Enunciado do exercício »
1) No artigo de opinião sobre a estátua de Churchill, em que cidade foi erguida a estátua do comerciante de escravos referido?
2) Por favor, continue o artigo de opinião sobre a estátua de Churchill a partir da última frase apresentada.
**** Excerto citado
OPINIÃO
Churchill foi finalmente enjaulado
Encaixotando a estátua de Churchill, as autoridades
britânicas fogem da realidade, revelando fraqueza nas suas convicções e
deixando os que apostam no radicalismo da vandalização a saborear a sua
lamentável vitória.
MANUEL CARVALHO
12 de Junho de
2020, 17:10
É doloroso para
todos os defensores dos ideais da democracia liberal ver a estátua de Winston
Churchill metida dentro de um caixote. E é uma vergonha maior para quem governa
uma cidade e um país que ao longo da história tumultuosa do século XX se tornou
uma referência na luta contra os totalitarismos e jamais prescindiu das suas
regras constitucionais. Churchill, um homem que se distinguiu pela sua coragem
física em guerras no Afeganistão, no Sudão, em Cuba, na África do Sul, que
esteve nas trincheiras da linha da frente na I Guerra Mundial e jamais deixou
de voar, até no auge do domínio hitleriano na Europa, é vítima da cobardia dos
que hoje governam Londres e o Reino Unido. Como imagem simbólica de um tempo, a
caixa que tapa Churchill é o triste sinal deste tempo. O tempo em que a
democracia condescende com os que atacam os seus fundamentos.
Nas manifestações
do fim-de-semana passado, a estátua tinha sido vandalizada e o vandalismo gerou
consternação. Churchill é ainda hoje o símbolo de uma Inglaterra orgulhosa da
sua história e, por isso mesmo, uma figura maior da consciência nacional dos
britânicos. Ouviram-se naturalmente algumas vozes a censurar o vandalismo e,
tarde e mal, o próprio Boris Johnson, que se diz (ou pretende ser) herdeiro dos
seus valores, apareceu a contestar a irracionalidade do atentado. Percebeu-se
também que o activismo cego pela crença de que a higienização acrítica do
passado restaura a decência do presente é suficientemente inteligente para
distinguir o homem que salvou a Europa da ameaça nazi de um comerciante de
escravos, Edward Colson, a quem erigiram uma estátua em Bristol por ter deixado
dinheiro à cidade. Mas nem o facto de Churchill estar fora da lista dos
proscritos do activismo anti-racista foi suficiente para acomodar o medo das
autoridades. Tinham de o meter numa caixa. “Absurdo e vergonhoso”, disse Boris
Johnson. E ficou por aí.
********
**** Linhas de dados
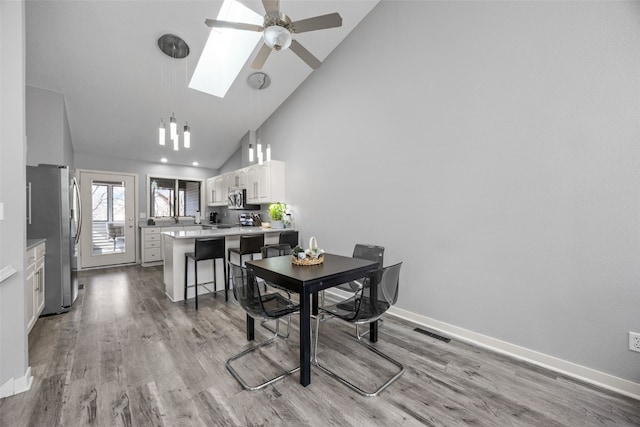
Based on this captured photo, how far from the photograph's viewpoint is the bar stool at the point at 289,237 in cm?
429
********
Respostas por tarefa »
1) Em Bristol.

2)
Churchill odiaria
esta solução. Churchill ficaria de peito aberto a desafiar quem o afrontasse.
Dizer o que pensava e agir de acordo com as suas convicções estava na sua
natureza. Iria à luta. Combateria. Fugiria, como fugiu da prisão na guerra
anglo-boer, em 1899, tinha então 25 anos. Por muito que as suas opiniões
racistas e imperialistas sobre negros, indianos ou chineses nos soem hoje como
uma aberração e tenham de ser vistas como uma nódoa negra na sua memória, ainda
que a sua brutalidade em actos como o afundamento da marinha francesa na
Argélia, na II Guerra Mundial, e a consequente morte de milhares de franceses,
os bombardeamentos de civis alemães em cidades como Dresden ou a repressão que
ordenou na Irlanda maculem a sua biografia, Churchill é um daqueles raros
homens que ajudou a Europa e a Humanidade a caminhar no bom sentido. Defender o
seu legado, mesmo que censurando as suas nódoas e máculas, é por isso uma
obrigação de todos os que defendem os valores democráticos.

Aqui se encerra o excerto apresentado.